His blog post is: Return on investment in faculty rarely captured by university CFOs and it makes three important points.
- The faculty is the university.
- Budget models that invest in things like $140-million in online learning while cutting normal teaching and research are unlikely to work.
- Cutting normal faculty positions while advocating an increase in "professional programs" and an increase in enrollment seems illogical.
"Mr. President, We are not employees of the university. We are the university."

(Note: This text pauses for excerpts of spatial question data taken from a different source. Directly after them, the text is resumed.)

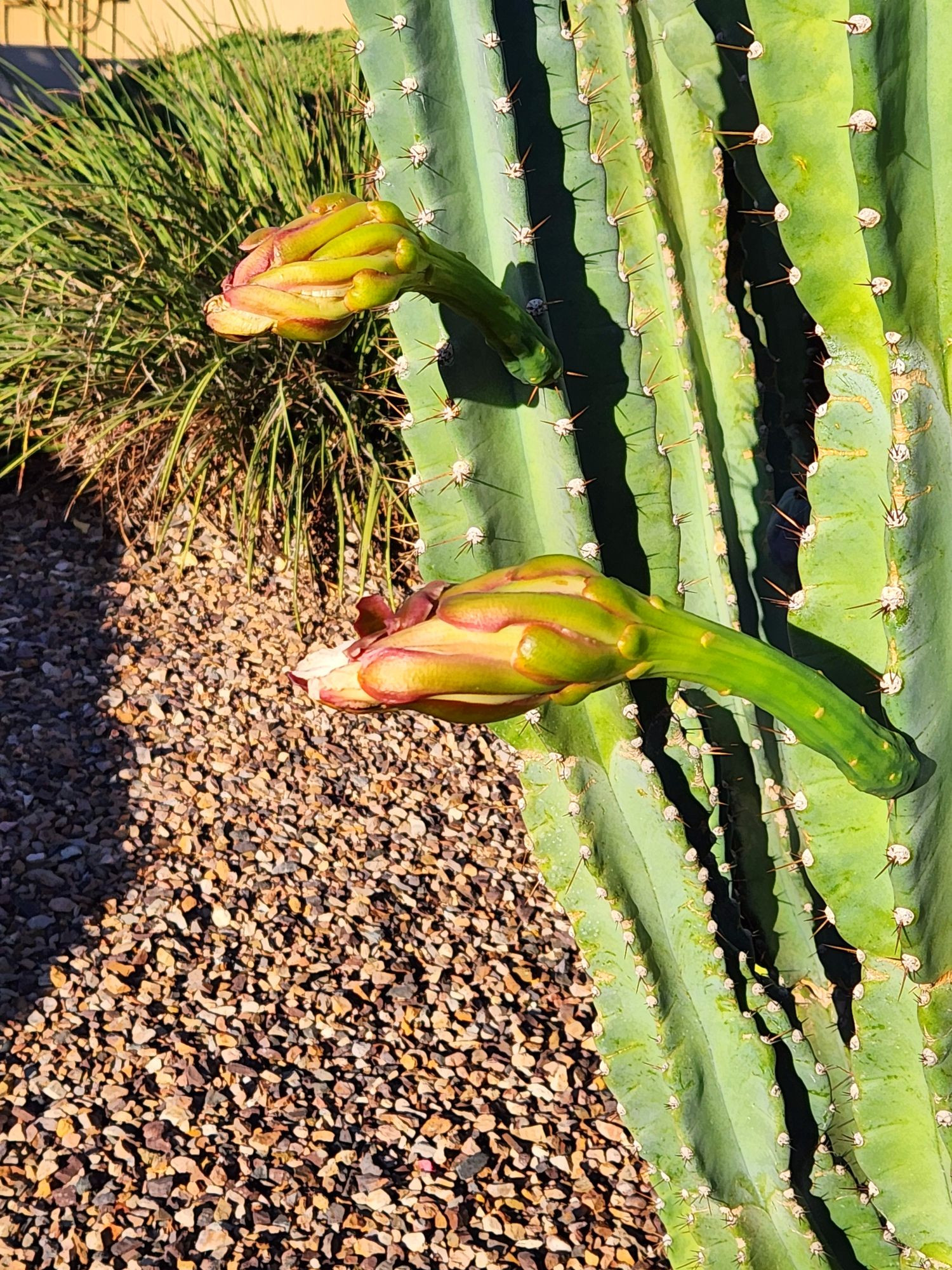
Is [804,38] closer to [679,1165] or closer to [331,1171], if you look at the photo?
[679,1165]

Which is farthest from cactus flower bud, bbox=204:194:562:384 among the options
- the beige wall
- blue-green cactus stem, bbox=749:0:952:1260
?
the beige wall

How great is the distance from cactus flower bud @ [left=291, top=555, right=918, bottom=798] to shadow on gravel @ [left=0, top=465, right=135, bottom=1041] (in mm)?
1715

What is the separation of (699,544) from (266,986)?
130 centimetres

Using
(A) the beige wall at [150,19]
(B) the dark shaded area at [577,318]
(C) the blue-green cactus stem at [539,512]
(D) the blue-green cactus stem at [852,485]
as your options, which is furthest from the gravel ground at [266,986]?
(A) the beige wall at [150,19]

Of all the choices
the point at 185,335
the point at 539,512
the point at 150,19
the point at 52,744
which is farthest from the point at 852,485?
the point at 150,19

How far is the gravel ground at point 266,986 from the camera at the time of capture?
201cm

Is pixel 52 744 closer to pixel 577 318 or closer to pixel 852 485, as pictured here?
pixel 577 318

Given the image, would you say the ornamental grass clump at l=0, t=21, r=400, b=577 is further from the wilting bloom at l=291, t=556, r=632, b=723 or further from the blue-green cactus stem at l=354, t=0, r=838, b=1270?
the wilting bloom at l=291, t=556, r=632, b=723

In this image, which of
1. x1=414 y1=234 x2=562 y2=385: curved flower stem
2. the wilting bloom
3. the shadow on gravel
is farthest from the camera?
the shadow on gravel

With these words, Isidore Rabi, a distinguished faculty member at Columbia University, interrupted Dwight Eisenhower, who had started off a speech by addressing the faculty as "employees of the university." [At the time, Eisenhower was President of Columbia University.] Generation after generation of faculty members has repeated this inspirational anecdote from the early 1950s, though they know very well that their universities are increasingly becoming about everything other than the faculty. And the situation appears to be worsening. To the professional managerial class that nowadays run the neoliberal version of post-secondary education, the faculty is often seen as merely the source of the university’s problems. So, before too many of my colleagues get used to being seen as a cost, not something that provides net positive value to the university, I would like to use charter accountants’ speak to argue that investment in university research excellence could be and should be viewed as a possible driver of future revenue.

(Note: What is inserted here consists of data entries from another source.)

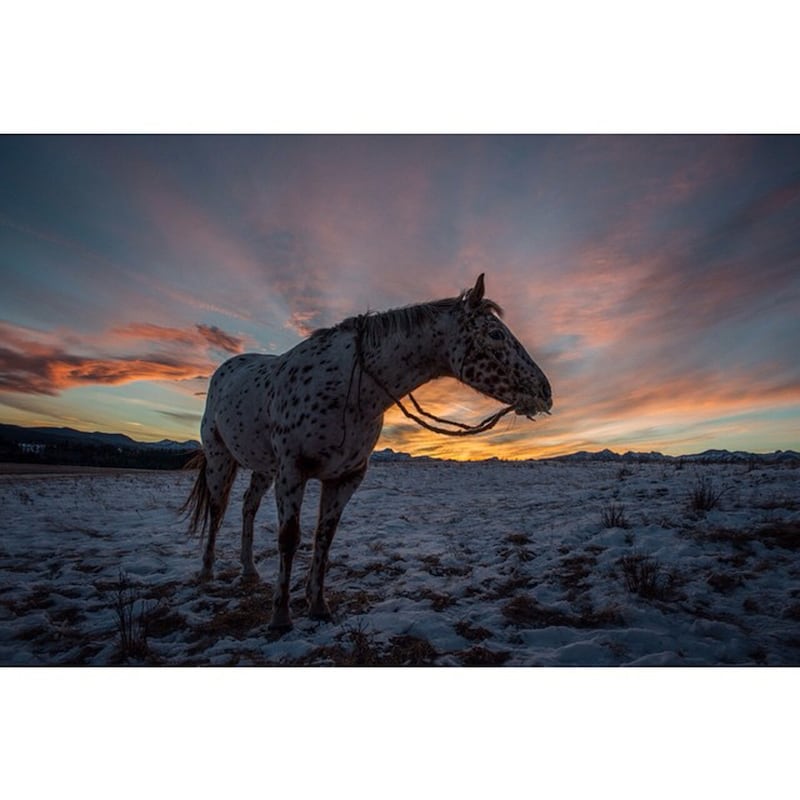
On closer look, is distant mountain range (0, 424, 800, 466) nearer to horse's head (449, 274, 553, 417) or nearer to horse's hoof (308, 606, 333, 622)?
horse's hoof (308, 606, 333, 622)

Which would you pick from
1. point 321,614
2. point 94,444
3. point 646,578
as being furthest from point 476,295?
point 94,444

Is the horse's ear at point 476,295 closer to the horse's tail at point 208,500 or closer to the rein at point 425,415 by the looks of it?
the rein at point 425,415

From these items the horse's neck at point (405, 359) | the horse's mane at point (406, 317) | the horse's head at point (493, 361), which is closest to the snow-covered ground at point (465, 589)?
the horse's head at point (493, 361)

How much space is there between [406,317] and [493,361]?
0.87 metres

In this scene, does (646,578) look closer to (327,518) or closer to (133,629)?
(327,518)

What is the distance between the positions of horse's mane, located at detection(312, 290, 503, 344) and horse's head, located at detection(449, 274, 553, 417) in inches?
3.5

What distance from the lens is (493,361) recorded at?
10.1 ft

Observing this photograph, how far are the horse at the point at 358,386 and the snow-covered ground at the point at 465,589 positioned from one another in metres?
0.76

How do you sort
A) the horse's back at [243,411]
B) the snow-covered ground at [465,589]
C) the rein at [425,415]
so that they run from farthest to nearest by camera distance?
the horse's back at [243,411], the rein at [425,415], the snow-covered ground at [465,589]

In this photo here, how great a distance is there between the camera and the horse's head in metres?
3.02

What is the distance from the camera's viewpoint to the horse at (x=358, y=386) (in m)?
3.12

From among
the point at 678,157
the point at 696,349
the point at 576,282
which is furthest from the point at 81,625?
the point at 678,157

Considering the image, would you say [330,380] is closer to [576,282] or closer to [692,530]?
[576,282]

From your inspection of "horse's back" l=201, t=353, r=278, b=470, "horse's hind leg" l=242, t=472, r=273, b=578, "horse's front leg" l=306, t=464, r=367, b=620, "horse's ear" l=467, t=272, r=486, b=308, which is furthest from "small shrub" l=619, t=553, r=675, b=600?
"horse's hind leg" l=242, t=472, r=273, b=578
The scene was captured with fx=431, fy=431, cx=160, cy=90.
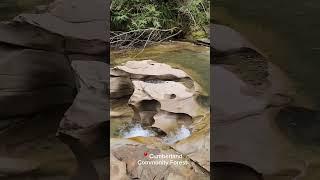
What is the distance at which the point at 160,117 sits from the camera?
126 inches

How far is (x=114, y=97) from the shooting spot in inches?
125

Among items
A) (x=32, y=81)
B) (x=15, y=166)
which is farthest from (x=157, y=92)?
(x=15, y=166)

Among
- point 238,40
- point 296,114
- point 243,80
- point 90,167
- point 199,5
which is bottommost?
point 90,167

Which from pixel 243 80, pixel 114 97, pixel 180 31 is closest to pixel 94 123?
pixel 114 97

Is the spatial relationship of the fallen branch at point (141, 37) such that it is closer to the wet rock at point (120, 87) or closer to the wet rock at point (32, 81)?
the wet rock at point (120, 87)

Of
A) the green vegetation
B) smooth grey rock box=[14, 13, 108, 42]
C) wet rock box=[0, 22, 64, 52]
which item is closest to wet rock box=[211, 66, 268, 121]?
the green vegetation

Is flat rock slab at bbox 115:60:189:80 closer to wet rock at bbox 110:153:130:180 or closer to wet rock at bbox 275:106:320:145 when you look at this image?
wet rock at bbox 110:153:130:180

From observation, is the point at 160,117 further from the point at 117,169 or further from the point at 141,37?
the point at 141,37

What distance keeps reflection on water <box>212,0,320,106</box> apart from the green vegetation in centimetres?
13

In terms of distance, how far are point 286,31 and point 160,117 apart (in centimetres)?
113

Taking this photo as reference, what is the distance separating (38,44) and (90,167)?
994 millimetres

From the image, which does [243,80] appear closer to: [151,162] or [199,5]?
[199,5]

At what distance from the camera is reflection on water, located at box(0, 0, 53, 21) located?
3.22 meters

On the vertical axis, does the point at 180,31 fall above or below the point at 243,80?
above
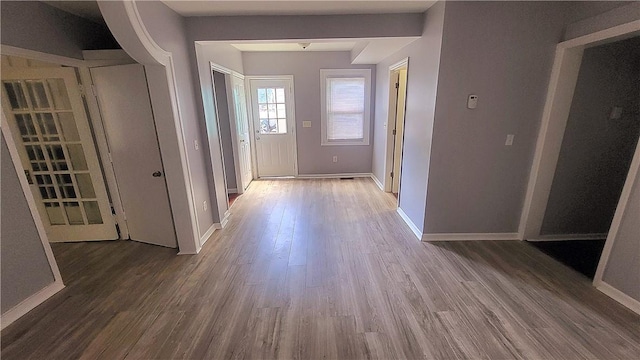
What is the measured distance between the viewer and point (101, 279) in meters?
2.39

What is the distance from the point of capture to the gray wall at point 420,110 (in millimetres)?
2555

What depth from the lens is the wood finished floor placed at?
5.49 ft

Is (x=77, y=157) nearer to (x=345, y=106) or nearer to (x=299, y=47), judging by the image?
(x=299, y=47)

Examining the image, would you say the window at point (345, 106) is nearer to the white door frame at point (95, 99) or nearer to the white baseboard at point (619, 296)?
the white door frame at point (95, 99)

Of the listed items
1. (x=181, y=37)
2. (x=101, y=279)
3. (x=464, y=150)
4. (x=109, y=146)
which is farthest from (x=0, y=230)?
(x=464, y=150)

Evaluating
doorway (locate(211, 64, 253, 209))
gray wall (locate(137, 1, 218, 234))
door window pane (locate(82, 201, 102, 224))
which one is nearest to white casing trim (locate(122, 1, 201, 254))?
gray wall (locate(137, 1, 218, 234))

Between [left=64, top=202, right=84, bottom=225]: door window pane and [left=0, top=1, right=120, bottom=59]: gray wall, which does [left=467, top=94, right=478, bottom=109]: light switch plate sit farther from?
[left=64, top=202, right=84, bottom=225]: door window pane

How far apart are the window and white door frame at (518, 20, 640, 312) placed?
312 centimetres

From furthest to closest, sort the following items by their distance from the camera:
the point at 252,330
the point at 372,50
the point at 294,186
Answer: the point at 294,186, the point at 372,50, the point at 252,330

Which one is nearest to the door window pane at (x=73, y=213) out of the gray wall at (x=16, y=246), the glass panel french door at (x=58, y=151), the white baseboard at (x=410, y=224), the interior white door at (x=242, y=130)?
the glass panel french door at (x=58, y=151)

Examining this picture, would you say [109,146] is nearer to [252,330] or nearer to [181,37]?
[181,37]

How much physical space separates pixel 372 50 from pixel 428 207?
93.6 inches

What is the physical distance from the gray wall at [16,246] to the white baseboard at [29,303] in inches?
1.2

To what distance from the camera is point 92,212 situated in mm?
3023
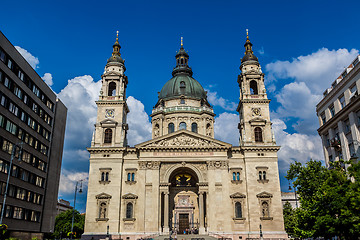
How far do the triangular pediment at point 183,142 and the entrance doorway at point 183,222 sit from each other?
37.0 feet

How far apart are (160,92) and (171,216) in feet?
90.2

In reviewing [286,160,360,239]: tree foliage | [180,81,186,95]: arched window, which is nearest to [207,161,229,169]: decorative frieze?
[286,160,360,239]: tree foliage

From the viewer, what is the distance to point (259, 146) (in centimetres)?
5216

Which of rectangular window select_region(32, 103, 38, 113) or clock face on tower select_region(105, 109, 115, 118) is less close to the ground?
clock face on tower select_region(105, 109, 115, 118)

As to the end of the Eisenhower tale, people assumed he might have taken offense by the somewhat confrontational remark of Rabi. Instead, the latter became his closest friend on the faculty – "and when Eisenhower became President of a somewhat larger organization than Columbia, he appointed Rabi to a number of influential positions."
1. It was Bob Woodham, and I mean a high school friend from a long time ago not a high school friend who is old. None of us are "old" yet.